- **SUPPLIED INFORMATION**
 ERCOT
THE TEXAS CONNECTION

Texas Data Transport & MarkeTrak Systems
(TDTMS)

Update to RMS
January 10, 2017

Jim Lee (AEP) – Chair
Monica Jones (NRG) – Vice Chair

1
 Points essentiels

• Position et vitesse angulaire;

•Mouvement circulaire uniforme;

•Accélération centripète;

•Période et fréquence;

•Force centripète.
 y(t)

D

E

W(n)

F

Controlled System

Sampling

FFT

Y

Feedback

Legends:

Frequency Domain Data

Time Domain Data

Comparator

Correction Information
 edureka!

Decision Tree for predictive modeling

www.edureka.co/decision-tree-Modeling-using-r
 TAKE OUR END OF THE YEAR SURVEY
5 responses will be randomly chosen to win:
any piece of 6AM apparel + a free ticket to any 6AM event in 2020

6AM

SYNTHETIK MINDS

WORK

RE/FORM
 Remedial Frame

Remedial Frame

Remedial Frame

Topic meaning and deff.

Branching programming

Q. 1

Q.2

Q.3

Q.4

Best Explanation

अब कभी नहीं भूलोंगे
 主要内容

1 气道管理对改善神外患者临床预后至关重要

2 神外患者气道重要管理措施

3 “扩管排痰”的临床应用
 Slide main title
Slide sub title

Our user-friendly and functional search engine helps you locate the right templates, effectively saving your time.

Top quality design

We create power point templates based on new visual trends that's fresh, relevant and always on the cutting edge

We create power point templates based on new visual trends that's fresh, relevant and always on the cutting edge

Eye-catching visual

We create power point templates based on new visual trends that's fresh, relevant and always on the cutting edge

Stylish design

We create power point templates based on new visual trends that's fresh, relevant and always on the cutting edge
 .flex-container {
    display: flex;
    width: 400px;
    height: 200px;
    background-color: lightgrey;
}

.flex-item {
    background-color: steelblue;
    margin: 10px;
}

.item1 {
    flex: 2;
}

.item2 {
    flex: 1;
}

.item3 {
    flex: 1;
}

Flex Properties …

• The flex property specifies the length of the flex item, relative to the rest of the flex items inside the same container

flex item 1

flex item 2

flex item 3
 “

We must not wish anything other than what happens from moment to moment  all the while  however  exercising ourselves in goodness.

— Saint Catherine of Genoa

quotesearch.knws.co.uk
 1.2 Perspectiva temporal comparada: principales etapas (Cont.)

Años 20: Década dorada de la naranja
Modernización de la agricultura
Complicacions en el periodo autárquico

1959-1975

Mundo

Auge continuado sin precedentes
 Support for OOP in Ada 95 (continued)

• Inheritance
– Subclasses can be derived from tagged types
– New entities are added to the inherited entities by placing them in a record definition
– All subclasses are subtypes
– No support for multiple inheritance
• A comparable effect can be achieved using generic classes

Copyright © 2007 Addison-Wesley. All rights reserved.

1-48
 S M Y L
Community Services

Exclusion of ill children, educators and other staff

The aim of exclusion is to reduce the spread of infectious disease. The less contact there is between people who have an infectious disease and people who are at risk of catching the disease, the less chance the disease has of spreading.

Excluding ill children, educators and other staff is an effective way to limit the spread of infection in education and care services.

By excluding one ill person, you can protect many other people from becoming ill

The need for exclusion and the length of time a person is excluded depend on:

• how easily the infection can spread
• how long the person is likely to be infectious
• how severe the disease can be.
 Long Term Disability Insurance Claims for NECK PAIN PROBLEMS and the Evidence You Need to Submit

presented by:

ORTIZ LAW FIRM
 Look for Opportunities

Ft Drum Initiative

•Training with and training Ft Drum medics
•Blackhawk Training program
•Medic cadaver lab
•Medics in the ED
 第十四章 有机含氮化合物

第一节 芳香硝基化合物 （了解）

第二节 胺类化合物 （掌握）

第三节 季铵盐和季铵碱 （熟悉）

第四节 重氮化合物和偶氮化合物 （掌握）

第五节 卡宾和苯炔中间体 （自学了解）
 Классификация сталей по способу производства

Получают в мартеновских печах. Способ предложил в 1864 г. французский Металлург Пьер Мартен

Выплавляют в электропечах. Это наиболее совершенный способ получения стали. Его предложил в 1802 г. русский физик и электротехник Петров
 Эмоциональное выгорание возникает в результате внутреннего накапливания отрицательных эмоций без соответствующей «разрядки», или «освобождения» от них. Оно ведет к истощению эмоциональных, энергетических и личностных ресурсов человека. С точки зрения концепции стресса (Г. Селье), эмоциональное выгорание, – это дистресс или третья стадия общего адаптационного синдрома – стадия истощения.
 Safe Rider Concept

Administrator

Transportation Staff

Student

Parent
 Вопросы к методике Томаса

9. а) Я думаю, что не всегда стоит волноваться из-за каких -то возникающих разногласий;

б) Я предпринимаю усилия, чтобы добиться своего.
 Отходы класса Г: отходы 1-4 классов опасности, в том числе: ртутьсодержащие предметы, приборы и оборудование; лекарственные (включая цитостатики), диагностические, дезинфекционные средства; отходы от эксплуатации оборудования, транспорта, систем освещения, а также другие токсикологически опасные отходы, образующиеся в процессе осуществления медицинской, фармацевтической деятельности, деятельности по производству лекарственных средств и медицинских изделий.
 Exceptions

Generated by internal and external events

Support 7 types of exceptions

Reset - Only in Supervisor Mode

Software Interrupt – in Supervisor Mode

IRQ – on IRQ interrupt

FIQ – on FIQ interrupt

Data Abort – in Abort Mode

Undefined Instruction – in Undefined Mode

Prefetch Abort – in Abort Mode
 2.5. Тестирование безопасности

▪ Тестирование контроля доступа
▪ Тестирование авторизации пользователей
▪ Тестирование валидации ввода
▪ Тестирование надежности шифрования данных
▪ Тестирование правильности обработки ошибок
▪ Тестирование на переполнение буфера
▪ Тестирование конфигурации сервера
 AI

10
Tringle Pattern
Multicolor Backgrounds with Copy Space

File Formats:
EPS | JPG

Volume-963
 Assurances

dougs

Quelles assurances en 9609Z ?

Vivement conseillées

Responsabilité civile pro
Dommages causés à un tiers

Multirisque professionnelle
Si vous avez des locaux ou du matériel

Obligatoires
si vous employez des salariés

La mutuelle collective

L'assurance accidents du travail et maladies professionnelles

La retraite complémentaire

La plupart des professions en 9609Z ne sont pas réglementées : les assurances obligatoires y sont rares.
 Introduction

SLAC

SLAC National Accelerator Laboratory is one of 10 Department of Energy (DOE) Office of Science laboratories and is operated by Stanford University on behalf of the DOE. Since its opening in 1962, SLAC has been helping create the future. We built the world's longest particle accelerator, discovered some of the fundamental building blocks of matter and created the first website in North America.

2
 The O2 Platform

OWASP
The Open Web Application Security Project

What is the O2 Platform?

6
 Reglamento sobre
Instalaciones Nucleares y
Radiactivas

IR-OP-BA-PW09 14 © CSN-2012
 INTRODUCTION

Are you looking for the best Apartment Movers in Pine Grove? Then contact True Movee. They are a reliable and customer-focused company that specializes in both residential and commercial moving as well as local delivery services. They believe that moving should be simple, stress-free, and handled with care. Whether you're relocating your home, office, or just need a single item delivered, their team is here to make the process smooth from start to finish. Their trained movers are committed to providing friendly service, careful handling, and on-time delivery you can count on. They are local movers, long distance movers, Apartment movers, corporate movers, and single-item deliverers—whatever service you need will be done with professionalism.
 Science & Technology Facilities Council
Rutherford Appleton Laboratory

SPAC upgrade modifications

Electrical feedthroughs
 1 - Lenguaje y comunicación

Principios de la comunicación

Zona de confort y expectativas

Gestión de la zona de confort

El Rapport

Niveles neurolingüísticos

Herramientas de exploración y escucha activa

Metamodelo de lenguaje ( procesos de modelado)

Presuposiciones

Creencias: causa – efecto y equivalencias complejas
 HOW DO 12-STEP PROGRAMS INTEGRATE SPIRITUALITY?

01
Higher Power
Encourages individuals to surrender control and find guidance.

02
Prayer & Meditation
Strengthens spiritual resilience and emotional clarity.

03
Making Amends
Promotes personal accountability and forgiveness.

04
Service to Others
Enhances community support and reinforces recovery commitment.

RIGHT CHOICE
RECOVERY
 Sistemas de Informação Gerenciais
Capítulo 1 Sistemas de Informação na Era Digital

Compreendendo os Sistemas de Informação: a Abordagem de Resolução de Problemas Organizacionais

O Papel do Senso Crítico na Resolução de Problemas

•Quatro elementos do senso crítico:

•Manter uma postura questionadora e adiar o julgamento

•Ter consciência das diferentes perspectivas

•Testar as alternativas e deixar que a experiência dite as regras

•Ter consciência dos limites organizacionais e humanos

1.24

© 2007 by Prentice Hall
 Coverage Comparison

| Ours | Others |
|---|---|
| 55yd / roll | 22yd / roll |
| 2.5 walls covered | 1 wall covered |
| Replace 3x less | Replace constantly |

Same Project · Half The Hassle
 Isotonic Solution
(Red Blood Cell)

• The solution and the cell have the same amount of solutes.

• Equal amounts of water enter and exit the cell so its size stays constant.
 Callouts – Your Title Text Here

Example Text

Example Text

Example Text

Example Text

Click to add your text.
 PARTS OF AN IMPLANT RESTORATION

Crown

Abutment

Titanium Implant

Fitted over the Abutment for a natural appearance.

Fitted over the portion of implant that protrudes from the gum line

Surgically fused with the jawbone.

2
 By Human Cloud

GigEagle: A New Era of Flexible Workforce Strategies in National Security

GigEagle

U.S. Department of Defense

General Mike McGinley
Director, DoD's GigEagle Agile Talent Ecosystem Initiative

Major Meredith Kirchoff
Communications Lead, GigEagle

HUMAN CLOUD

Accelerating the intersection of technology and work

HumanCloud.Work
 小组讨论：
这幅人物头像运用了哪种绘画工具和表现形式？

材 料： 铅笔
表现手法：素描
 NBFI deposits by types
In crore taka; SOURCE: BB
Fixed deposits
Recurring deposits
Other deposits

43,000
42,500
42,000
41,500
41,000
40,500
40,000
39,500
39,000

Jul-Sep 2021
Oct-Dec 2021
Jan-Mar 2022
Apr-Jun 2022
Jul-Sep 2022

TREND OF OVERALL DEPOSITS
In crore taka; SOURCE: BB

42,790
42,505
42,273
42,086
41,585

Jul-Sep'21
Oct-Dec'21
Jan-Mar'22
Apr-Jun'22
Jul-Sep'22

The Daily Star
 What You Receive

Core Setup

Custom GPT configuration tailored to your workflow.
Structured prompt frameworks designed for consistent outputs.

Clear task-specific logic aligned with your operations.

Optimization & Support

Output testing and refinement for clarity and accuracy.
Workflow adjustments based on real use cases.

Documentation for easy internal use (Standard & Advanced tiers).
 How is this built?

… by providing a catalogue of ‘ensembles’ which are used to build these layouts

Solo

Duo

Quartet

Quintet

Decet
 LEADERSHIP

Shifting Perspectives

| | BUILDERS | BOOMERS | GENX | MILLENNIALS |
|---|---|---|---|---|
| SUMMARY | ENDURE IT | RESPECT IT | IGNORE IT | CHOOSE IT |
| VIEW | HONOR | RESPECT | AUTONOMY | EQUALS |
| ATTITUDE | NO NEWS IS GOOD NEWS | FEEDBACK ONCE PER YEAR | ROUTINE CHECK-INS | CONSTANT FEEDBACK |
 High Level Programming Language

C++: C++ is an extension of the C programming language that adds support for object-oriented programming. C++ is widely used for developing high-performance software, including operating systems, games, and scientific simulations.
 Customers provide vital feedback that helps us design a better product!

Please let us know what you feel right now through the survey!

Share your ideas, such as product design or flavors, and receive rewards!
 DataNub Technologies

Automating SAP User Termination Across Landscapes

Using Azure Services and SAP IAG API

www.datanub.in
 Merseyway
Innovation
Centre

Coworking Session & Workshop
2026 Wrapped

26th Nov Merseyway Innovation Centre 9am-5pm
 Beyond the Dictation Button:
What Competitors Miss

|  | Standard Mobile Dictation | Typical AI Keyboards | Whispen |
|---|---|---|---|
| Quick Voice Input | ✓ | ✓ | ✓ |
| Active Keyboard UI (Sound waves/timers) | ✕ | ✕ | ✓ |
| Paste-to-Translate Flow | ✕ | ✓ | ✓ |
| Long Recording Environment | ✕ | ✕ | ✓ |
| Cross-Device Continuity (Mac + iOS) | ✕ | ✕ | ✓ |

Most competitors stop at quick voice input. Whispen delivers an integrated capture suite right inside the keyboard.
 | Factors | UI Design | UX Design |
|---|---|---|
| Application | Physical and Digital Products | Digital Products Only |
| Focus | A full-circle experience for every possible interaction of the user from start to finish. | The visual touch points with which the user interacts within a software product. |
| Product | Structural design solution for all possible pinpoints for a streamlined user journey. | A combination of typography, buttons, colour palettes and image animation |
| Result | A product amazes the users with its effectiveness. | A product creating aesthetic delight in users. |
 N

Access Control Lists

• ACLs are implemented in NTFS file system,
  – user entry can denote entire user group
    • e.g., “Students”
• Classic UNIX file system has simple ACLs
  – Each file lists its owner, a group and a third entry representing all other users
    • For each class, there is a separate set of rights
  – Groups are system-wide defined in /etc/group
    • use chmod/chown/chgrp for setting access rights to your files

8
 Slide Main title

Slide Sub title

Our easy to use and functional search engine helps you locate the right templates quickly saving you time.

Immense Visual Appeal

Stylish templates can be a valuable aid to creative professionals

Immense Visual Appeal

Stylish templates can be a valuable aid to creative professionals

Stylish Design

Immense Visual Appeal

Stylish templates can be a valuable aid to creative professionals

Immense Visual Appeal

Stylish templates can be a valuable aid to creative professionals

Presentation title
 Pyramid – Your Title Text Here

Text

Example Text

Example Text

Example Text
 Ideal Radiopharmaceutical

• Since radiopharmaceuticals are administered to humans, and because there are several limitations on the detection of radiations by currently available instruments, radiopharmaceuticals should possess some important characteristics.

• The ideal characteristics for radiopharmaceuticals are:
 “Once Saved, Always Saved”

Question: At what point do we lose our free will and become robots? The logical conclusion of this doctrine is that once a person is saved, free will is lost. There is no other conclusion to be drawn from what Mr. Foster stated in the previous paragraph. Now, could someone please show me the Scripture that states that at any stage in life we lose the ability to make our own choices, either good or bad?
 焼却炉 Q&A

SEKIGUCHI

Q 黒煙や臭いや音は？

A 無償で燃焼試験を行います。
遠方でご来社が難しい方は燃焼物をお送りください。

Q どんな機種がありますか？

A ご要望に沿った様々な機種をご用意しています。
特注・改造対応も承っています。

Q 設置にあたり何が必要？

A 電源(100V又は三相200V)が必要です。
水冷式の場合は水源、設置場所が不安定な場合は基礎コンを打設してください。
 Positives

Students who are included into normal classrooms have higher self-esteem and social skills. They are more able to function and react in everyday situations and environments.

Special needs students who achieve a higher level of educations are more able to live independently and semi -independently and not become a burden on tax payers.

- **EXERCISE DIRECTIONS**
Please transcribe only the lines in the records above running from the line that has "Exclusion of ill" through the line that has "第一节 芳香硝基化合物 （了解）", both included, exactly as they appear.

- **ANSWER TO THIS EXERCISE**
Exclusion of ill children, educators and other staff

The aim of exclusion is to reduce the spread of infectious disease. The less contact there is between people who have an infectious disease and people who are at risk of catching the disease, the less chance the disease has of spreading.

Excluding ill children, educators and other staff is an effective way to limit the spread of infection in education and care services.

By excluding one ill person, you can protect many other people from becoming ill

The need for exclusion and the length of time a person is excluded depend on:

• how easily the infection can spread
• how long the person is likely to be infectious
• how severe the disease can be.
 Long Term Disability Insurance Claims for NECK PAIN PROBLEMS and the Evidence You Need to Submit

presented by:

ORTIZ LAW FIRM
 Look for Opportunities

Ft Drum Initiative

•Training with and training Ft Drum medics
•Blackhawk Training program
•Medic cadaver lab
•Medics in the ED
 第十四章 有机含氮化合物

第一节 芳香硝基化合物 （了解）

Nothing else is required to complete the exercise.